There's also Sabres & Witchery by Simon Washbourne, an 18th century monster hunters game (based on Swords & Wizardry). Very much in the style of Solomon Kane, Brotherhood of the Wolf, Hammer movies.
I have a couple of suggestions for non-fiction books.
The major one is "The Devil of Great Island: Witchcraft and Conflict in Early New England" by Emerson W. Baker. Its a pretty short read that provides an interesting insight into the social and political forces that shaped witchcraft accusations in 17th century America.
"The Enemy Within" by John Demos has a chapter on witches in the early colonies, as well as a separate chapter on Salem.
I also recommend "The Lancashire Witches" by Philip C. Almond, which is about witches in early 17th century England, but provides a nice bookend to reading anything about Salem and the late 17th Century.
Don't forget Brotherhood of the Wolf! Technically it takes place in France but it's very much in the same milieu, it's basically the best Solomon Kane movie that does not have Solomon Kane in it. It was also one of the major inspirations for the game Bloodborne
Big cheers for this link. I'm gonna link your review here for others who come by this post later, but I won't read it until after I write mine (then I'll drive over there and comment on yours :P)
I feel I tend towards the opposite – while I want to drag as much historical nerd stuff into the game as I can, I prefer weird settings. I actually viewed LotFP with some serious suspicion and vague disinterest when it was introduced to me by a friend! Interesting how we ended up in a similar place anyway!
You're killing it with the links Tamás!
Hey, many thanks for these Dave. I have added them to my Amazon cart for whenever I next check out.

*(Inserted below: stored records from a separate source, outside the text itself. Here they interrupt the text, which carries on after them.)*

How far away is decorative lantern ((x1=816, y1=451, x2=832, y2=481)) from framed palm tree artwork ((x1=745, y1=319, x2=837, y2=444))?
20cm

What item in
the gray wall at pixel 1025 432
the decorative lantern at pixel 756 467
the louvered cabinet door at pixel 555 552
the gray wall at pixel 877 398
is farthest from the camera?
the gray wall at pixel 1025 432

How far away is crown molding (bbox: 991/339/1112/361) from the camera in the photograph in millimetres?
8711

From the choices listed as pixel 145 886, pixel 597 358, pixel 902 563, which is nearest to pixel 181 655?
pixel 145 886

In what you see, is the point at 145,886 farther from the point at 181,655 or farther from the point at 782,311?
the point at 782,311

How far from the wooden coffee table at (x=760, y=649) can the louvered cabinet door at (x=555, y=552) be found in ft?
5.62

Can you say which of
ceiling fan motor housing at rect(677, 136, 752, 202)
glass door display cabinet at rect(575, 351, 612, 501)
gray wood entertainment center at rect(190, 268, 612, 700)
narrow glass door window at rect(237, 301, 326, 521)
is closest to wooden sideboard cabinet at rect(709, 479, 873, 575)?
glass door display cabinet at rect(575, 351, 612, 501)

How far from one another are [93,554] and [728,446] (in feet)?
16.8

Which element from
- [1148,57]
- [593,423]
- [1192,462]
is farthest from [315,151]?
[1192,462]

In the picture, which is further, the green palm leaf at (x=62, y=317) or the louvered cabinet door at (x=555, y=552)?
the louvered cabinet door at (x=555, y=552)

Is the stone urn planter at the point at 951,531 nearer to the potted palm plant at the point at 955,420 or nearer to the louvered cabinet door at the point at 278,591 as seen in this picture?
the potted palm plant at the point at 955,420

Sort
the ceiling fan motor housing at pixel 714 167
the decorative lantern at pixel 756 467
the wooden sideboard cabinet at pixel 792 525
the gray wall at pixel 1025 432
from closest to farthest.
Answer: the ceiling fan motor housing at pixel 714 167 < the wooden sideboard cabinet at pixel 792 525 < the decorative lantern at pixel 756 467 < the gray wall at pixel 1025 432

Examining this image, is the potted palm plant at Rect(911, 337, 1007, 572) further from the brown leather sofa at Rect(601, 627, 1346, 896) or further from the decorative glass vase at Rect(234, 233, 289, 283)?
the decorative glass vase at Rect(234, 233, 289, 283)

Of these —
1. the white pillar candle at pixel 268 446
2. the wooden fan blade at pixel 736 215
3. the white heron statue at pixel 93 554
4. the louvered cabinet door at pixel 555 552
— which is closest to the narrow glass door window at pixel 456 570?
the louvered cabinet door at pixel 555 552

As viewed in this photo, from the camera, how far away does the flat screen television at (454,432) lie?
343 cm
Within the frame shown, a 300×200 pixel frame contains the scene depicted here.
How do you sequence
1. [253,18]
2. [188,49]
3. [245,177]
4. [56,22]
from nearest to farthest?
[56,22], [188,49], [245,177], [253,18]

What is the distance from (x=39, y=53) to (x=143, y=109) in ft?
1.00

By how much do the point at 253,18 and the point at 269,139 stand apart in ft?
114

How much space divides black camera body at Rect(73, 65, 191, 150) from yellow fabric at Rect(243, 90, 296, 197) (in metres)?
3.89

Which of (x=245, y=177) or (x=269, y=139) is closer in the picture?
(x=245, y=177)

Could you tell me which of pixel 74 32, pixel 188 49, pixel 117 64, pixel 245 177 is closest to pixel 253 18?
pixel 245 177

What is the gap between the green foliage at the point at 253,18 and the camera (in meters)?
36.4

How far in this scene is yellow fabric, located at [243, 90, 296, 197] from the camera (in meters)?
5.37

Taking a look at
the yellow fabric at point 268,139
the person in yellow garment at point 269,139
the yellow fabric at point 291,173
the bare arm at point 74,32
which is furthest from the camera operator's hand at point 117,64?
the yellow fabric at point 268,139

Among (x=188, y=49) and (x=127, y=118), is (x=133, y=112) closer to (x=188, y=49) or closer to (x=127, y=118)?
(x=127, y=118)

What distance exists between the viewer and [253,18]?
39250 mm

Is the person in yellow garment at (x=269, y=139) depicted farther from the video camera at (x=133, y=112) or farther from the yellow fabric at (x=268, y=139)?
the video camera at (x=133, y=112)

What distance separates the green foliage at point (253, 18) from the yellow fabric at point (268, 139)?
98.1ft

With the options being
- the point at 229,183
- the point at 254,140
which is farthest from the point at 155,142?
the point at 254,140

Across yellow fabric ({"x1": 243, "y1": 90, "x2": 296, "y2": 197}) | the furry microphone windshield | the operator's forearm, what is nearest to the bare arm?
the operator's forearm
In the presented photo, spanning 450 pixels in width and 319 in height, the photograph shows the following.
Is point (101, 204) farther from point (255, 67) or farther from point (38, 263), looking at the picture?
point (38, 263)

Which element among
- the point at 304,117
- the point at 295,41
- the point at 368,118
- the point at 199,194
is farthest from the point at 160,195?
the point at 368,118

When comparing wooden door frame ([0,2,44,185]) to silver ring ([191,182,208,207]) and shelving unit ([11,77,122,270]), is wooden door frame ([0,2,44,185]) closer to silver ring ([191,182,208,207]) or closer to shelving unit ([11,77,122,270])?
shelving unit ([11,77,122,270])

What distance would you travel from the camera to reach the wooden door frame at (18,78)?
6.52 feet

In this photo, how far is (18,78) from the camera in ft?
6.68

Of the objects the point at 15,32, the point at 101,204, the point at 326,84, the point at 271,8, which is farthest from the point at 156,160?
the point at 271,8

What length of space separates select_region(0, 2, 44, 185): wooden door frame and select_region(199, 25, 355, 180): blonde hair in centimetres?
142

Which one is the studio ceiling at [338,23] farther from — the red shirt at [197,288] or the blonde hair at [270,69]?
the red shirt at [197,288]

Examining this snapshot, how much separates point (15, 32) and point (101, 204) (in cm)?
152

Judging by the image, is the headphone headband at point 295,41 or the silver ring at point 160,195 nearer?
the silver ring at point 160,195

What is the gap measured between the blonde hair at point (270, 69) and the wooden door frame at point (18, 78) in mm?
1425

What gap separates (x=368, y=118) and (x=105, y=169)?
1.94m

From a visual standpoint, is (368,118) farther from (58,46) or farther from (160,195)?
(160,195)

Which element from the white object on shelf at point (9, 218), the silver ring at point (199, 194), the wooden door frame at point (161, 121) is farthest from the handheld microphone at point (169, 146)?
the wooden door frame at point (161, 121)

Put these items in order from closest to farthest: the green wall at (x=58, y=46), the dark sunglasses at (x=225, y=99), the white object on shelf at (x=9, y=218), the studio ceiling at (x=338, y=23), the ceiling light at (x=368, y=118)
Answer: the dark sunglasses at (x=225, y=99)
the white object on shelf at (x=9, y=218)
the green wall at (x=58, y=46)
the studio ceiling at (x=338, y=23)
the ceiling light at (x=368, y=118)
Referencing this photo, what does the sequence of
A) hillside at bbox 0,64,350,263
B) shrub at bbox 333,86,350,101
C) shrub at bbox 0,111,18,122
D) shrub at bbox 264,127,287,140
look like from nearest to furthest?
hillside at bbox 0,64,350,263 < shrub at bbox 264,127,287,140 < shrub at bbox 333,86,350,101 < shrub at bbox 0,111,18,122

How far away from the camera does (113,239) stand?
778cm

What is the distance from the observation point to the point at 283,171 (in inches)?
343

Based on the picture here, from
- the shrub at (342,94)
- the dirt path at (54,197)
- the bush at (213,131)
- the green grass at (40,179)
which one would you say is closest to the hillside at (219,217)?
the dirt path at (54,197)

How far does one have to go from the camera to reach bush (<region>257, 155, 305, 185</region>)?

Especially curious about the first two – a general history of witch hunting would have been an immensely popular book with me as a youth (and today, naturally) and I'd never heard of this other incident mentioned in the Baker book!
I remember when this movie came out – my best friend and I, at the time, used to watch basically every video in the local Blockbuster and Rogers Video and we got that one with a mix of "this sounds awesome" and "will this suck?".
We were awestruck. What a baller movie! 😀
It definitely suits this.
"…killing me softly
killing me softly with his links…"
Cool, looking forward to your take on Times That Fry! Obv. it's always better if you don't read others' reviews beforehand.
Highly recommend "Sinners in the Hands of an Angry God" to go along with any other Colonial Gothic reading, really puts you in the mind of an angry puritan preacher. I also think Charles Brockdon Brown's "Edgar Huntly" is worth reading, lots of super weird ideas, though not a quick read and it takes a bit to find the gameability of some of it.